» What you have to do
Every line from the one with "Oregon, site HJA_GRID_02_02_2019-B, 2019-09-06" to the end of the data needs to be copied exactly, and no line before it.

» Source data
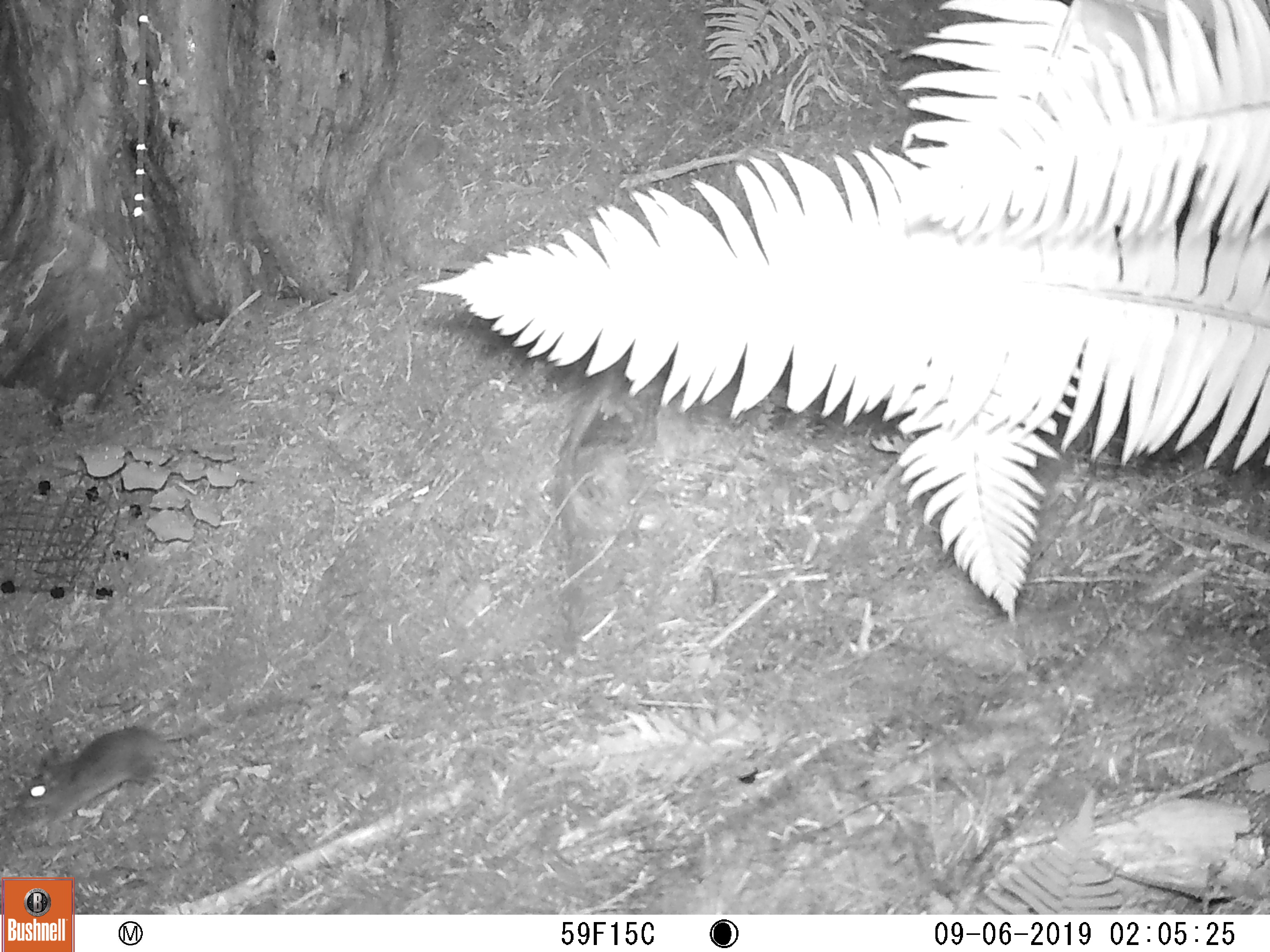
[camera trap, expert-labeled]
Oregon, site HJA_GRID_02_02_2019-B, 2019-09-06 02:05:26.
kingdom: Animalia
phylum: Chordata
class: Mammalia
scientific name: Mammalia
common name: small mammal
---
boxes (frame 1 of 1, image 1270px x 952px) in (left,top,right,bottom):
small mammal: (7,689,307,843)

» Output
Oregon, site HJA_GRID_02_02_2019-B, 2019-09-06 02:05:26.
kingdom: Animalia
phylum: Chordata
class: Mammalia
scientific name: Mammalia
common name: small mammal
---
boxes (frame 1 of 1, image 1270px x 952px) in (left,top,right,bottom):
small mammal: (7,689,307,843)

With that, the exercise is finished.